After reading Katie Salen's "Toward an Ecology of Gaming" piece in The Ecology of Games and the discussion of youth as a focal point for defining how to approach games as a serious experience and serious learning tool, I recalled a few comments that have been made recently about my "hunt and peck" typing style. Admittedly, it isn't my strongest skill upon first glance. While speed and accuracy are never an issue for me when I get some practice in, I find myself fumbling through search commands when looking up content for my courses or in-class discussions. After typing for a regular period of time I lose emphasis of my pointer fingers and begin to make more precise and varied keystrokes with my so-called auxiliary fingers. After a brief conversation with my wife about whether or not I even had a computer class I was left feeling a little without. Am I unfortunate? Am I a fool? Did I miss an opportunity to apply myself and remedy a problem that would follow me to adulthood?
The earlier you squash this "hunt and peck" behavior the better, they say. Coupled with an evening of perusing familiar Gamasutra articles related to educational games and typing it became evident that this was the clear direction to head in for this task. How do I take a Commercial Off the Shelf (COTS) game or games with broad appeal and introduce the goal of solving the world's literacy crisis? By extension, how could this influence or set a precedent for technologies more accessible throughout developing countries?
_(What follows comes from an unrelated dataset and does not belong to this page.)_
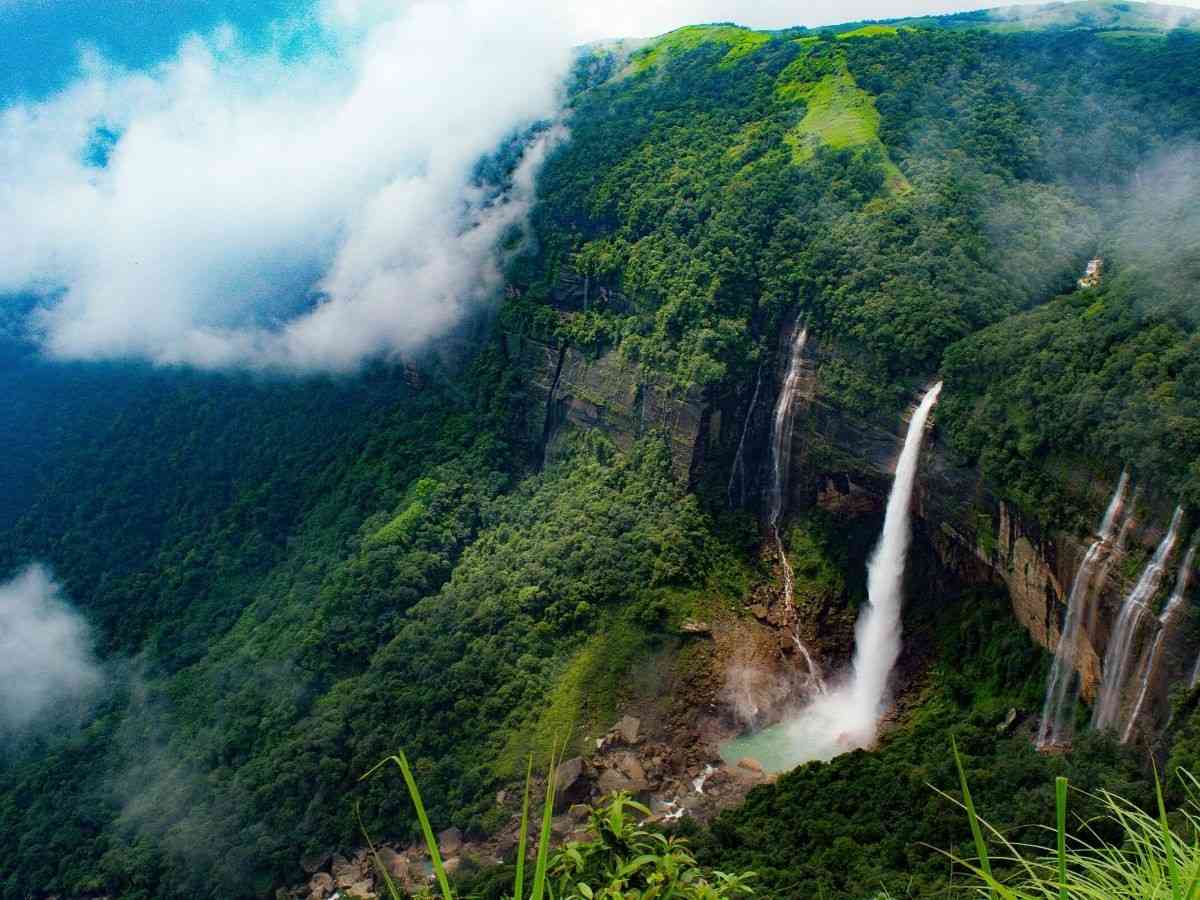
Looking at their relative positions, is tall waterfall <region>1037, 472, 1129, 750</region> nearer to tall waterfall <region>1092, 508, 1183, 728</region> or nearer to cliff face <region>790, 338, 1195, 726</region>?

Hacking time with my hunt-and-peck skills, obviously.
I always thought Typing of the Dead was a cool idea. Initially, when I saw it showcased in one of the gaming magazines that circulated during my adolescence, I thought it didn't make any sense. How could a game like that even get made? Who would play that? I can just type on my keyboard, I thought, but then the glory of it all dawned on my tiny teenager brain in one intense moment. It gamified the whole process! It took a skill we have to exercise, tailor and implant into our muscle memory and uses intrinsic motivators like mastery and efficiency to incentivize learning through play. I realized that games didn't have to just focus on entertainment, escapism and fantasy.
Hacking in games has always been a strange grab bag of match games, visual logic puzzles and lots of pipe games. Connect the dots, let it flow, and plug that electricity in so we can open a door, shut off an alarm, access a computer with vital information and more. Initially, this adaptation concept was primarily for the game Bioshock, which is all about those pipe games, but the design can be applied to these forms of content gates universally.